Below are some entries. Output each one exactly as it appears.
— start —
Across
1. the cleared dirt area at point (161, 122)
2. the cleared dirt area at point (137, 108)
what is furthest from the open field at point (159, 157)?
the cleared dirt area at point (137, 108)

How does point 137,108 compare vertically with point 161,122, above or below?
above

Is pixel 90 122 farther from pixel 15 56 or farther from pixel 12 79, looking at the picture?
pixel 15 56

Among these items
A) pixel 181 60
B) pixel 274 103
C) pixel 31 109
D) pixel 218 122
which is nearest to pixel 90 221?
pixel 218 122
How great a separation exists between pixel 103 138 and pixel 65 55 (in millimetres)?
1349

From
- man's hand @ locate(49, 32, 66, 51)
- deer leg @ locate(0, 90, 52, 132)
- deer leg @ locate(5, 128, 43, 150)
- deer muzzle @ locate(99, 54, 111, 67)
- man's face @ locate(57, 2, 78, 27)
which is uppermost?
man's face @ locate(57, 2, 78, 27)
— end —
Task answer
Across
1. the cleared dirt area at point (161, 122)
2. the cleared dirt area at point (137, 108)
what is furthest from the open field at point (159, 157)?
the cleared dirt area at point (137, 108)

How does point 137,108 compare vertically with point 161,122, above or below?
above

Is pixel 90 122 farther from pixel 15 56 or farther from pixel 12 79, looking at the picture?
pixel 15 56

Among these items
A) pixel 181 60
B) pixel 274 103
C) pixel 31 109
D) pixel 218 122
which is nearest to pixel 90 221?
pixel 218 122
How great a separation exists between pixel 103 138 and pixel 65 55 (in millimetres)?
1349

From
- man's hand @ locate(49, 32, 66, 51)
- deer leg @ locate(0, 90, 52, 132)
- deer leg @ locate(5, 128, 43, 150)
- deer muzzle @ locate(99, 54, 111, 67)
- man's face @ locate(57, 2, 78, 27)
which is uppermost?
man's face @ locate(57, 2, 78, 27)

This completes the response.